9回裏、5対4と1点差で負けている試合です。ノーアウト1塁・2塁で次のバッターはこれまで18打数4安打の2割2部2厘で9三振です。この試合も4打席も3三振とファウルフライ。本調子でなく打撃不振状態のホームランバッターです。その次のバッターは10打数4安打、前試合でホームランも打っている男です。

この場面で、普通なら、送りバントさせて、1アウト2・3塁として次の打者に託すでしょう。確実な送りバントのため、打者も変えると思います。だが、栗山監督の選択は違っていました。栗山監督のマネジメント力について、ダルビッシュ選手は合宿中の2月の時点でこう語っています。

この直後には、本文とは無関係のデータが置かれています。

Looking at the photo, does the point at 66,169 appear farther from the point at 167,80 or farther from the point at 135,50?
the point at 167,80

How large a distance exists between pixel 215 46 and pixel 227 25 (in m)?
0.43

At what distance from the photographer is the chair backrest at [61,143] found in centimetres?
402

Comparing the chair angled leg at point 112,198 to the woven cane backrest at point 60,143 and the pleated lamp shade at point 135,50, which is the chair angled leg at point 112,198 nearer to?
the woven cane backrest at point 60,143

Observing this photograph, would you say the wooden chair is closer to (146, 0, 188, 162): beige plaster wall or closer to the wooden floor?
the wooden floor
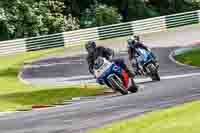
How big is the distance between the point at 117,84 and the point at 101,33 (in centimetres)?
2540

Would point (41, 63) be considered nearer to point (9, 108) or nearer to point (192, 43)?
point (192, 43)

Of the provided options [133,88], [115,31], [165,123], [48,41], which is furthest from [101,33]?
[165,123]

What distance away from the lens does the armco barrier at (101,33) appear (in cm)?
4269

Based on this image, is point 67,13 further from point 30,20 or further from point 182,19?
point 182,19

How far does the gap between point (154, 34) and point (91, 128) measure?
31892mm

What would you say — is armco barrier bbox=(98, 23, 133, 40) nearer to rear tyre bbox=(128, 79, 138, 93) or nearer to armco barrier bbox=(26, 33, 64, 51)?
armco barrier bbox=(26, 33, 64, 51)

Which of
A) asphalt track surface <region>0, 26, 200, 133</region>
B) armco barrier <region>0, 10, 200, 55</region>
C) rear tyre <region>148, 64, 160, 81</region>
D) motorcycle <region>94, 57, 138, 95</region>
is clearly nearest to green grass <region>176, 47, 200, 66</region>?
rear tyre <region>148, 64, 160, 81</region>

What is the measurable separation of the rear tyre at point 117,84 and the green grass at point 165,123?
755 centimetres

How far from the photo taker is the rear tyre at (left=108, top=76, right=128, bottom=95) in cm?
1917

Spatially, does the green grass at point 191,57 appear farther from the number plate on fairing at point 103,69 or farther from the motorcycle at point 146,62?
the number plate on fairing at point 103,69

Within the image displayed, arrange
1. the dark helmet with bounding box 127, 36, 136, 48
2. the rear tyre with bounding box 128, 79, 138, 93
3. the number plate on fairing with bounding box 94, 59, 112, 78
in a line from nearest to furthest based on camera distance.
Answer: the number plate on fairing with bounding box 94, 59, 112, 78 → the rear tyre with bounding box 128, 79, 138, 93 → the dark helmet with bounding box 127, 36, 136, 48

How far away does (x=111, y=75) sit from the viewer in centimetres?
1912

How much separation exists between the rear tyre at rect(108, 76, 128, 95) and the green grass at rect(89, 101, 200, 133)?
24.8 ft

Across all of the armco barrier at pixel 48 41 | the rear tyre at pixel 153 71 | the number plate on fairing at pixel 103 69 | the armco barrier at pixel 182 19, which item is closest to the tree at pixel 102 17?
the armco barrier at pixel 182 19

「この数年の栗山さんの発言を振り返っても、基本的に人を傷つけるとか、恥を晒すようなことって言わないじゃないですか。そこってすごく難しくて、そういう方は日本の指導者にはなかなかいないので、そういうところに僕は凄みを感じています」

テレビで拝見する栗山監督は柔らかく親しみやすい人柄で、ダルビッシュ選手の言う凄みは我々にはわかりにくいものです。一般的に考えて、9回裏のような場面で栗山監督のような選択ができるものなのでしょうか。

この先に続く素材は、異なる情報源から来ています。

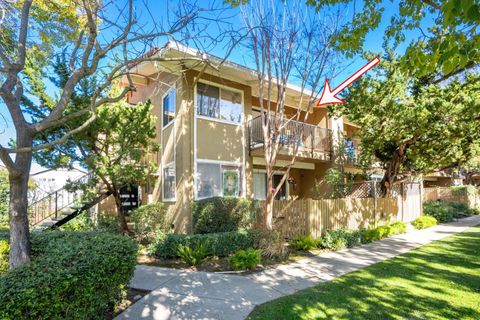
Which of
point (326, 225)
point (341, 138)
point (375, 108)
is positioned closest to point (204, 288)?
point (326, 225)

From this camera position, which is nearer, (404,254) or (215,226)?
(404,254)

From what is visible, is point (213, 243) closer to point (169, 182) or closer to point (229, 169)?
point (229, 169)

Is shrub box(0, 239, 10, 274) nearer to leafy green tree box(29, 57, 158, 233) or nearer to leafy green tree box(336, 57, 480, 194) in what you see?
leafy green tree box(29, 57, 158, 233)

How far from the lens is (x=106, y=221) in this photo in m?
12.1

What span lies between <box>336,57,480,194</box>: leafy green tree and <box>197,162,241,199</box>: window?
5577 mm

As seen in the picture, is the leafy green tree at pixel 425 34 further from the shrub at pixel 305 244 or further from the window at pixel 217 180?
the window at pixel 217 180

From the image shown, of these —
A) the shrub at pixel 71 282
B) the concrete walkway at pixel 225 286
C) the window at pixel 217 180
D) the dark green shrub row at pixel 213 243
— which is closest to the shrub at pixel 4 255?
the shrub at pixel 71 282

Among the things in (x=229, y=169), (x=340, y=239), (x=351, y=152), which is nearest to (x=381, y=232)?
(x=340, y=239)

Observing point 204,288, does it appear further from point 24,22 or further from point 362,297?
point 24,22

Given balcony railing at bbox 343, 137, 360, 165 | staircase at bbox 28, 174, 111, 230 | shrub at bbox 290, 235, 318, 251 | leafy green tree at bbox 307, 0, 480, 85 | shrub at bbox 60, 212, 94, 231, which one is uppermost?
leafy green tree at bbox 307, 0, 480, 85

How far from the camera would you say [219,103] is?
12375 millimetres

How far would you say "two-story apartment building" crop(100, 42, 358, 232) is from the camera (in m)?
11.2

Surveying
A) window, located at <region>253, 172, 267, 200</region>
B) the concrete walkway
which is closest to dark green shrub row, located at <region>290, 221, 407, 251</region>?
the concrete walkway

確率論というか定石で言えば送りバントです。打たせてダブルプレーにでもなれば、何を言われていたかわかりません。おそらく「なぜ送りバントさせなかったのか、普通代打だろ」とその選択ミスを後世まで非難されること必至でしょう。

NLBの三冠王であり5打席連続ホームランを打つバッターに送りバンドをさせるあるいは代打を送ることは、心が痛む、屈辱を与える行為といえます。だからバントさせない、というだけの話ではなく、何か違う次元の判断を下しているようです。

この背景にあるのは、準決勝後の会見で栗山監督が涙ぐんで述べた言葉があります。「世界がビックリするバッターであると僕はWBCで証明したいと思ってやってきた。まだまだあんなもんじゃない。最後、お前で勝つんだとずっと言ってきた。僕は信じています」

この信じて任せた判断の結果責任は、全て自分が引き受けると言う覚悟が凄みにつながっているのだと思います。かつて多方面から批判された大谷選手の二刀流としての育成判断も、結果うまくいかなければ、真っ先に栗山監督自身に非難が集中したはずです。

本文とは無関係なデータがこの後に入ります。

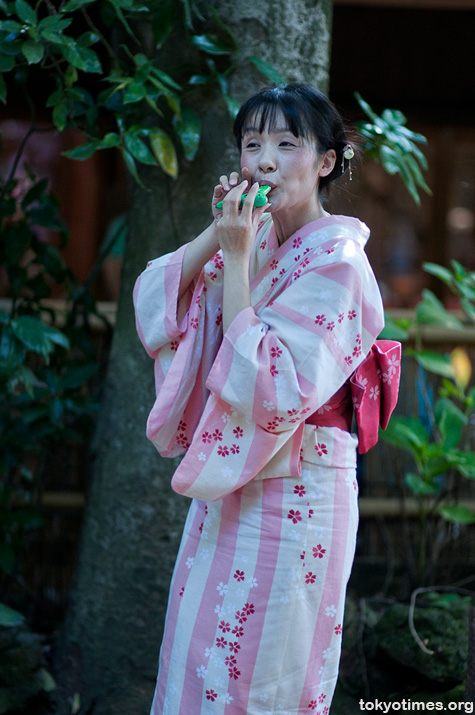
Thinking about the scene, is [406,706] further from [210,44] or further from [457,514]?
[210,44]

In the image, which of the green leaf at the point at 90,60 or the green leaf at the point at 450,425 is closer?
the green leaf at the point at 90,60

しかし、栗山監督が「世界の天下を取るのが、大谷君の夢。一緒にかなえたい。誰も歩いたことのない道を歩いてほしい」と語ったときのように、結果責任や非難も覚悟した上で決断し、「お前に任せた」と村上選手を信じたのでしょう。WBC優勝は、我々日本人にとってとても大きな勇気を与えてくれました。ありがとうございました。お疲れ様です。